The reason why these questions and the answers we seek are important is that we believe a new Petroleum Agreement for this new Discovery will give Ghana 15% Royalty whereas the existing HESS/Aker Petroleum Agreement gives Ghana 3-5% Royalties, a very significant 10% difference.

Questions on Aker’s Submitted Plan of Development

We note Aker has submitted a Plan of Development for the areas in question.

On 28th March 2019, in a press statement posted on Aker’s website, it indicated that, as the Operator of the DWT/CTP contract area, on behalf of its partners, Ghana National Petroleum Corporation (GNPC), Lukoil Overseas Ghana Tano Limited and Fueltrade Limited, has submitted an Integrated Plan of Development and Operations (PDO) to Ghanaian authorities for the Deepwater Tano / Cape Three Points (DWT/CTP) block offshore Ghana.

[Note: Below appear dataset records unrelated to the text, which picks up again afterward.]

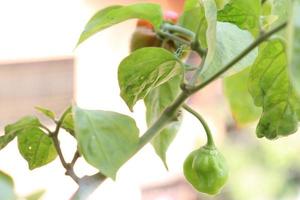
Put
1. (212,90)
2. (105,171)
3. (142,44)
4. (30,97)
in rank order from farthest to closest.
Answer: (212,90), (30,97), (142,44), (105,171)

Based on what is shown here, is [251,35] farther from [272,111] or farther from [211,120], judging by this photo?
[211,120]

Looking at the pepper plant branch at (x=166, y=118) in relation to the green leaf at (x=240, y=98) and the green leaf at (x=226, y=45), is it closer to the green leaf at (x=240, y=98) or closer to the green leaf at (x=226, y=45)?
the green leaf at (x=226, y=45)

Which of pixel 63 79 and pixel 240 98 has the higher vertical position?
pixel 240 98

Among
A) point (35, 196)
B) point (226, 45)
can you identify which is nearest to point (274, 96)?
point (226, 45)

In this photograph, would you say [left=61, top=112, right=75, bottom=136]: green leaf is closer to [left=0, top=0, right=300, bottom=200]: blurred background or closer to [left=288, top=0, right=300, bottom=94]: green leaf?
[left=288, top=0, right=300, bottom=94]: green leaf

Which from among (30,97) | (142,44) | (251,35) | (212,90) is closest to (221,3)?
(251,35)

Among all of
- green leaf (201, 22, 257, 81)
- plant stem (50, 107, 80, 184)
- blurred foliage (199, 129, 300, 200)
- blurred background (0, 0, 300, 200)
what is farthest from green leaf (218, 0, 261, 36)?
blurred foliage (199, 129, 300, 200)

However, a careful review of the submitted POD reveals that it may not deliver the best value to the good people of Ghana. Also, from our investigations, it looks like there wasn’t much collaboration with all the relevant stakeholders in the various fields prior to proposing development strategies for some of the fields that straddle other blocks. These and other things make the under-listed questions very relevant:

1. Aker’s Petroleum Agreement and the laws of the land require it to submit a POD in a particular format. Among others, the POD is to be based on detailed engineering studies and include estimated production profiles, proposal for the delineation of the development and production area, etc. Would you say that the POD Aker submitted followed this prescribed format for ALL the discoveries in your contract area? Kindly note the emphasis on the word “all”.

2.Aker’s contract area has discoveries that straddle other contract areas; In order to propose the most efficient strategy for developing those fields, international best practices require that it works closely with the operators of those fields. Did Aker work with the operators of the fields that have discoveries straddling its block before proposing a development strategy for those fields?

3. In Aker’s POD, the company indicated that it will take a decision on the Beech field in 2025 and bring it into production in 2029 contrary to what was earlier communicated to Ghana’s Finance Minister barely a month ago:

a. What informed this decision?

b. Was this decision taken in consultation with the other operators?

c. What happens if Aker decides, in 2025, not to develop that field, will the nation not have lost out?

4. The Finance Minister is reported to have told investors in Norway that Aker was considering bringing a field (the Beech field) into production before the end of 2020 or 1st Quarter 2021, is that still the case?

5. In the aforementioned press statement on Aker’s website, it indicated that “In addition to the FPSO for the Pecan field development, Aker Energy has entered into an option agreement with Ocean Yield ASA for a second FPSO, Dhirubai-1. If the option is exercised, Dhirubai-1 could either be used to accelerate production or for other, potential developments dependent on volumes and geographical distribution of these”:

a. What informed the decision to enter into an option agreement for an FPSO even before submitting a comprehensive POD for these “potential developments”?

b. The “potential developments”, do they straddle other contract areas?

c. If some of them do, were the operators of those fields consulted before Aker entered into the option agreement with Ocean Yield ASA?

Once again, the reason why these questions and the answers we seek are important is that we believe closer cooperation with all relevant stakeholders in agreeing a strategy for developing the field would present the country a much better deal than one developed by a few stakeholders.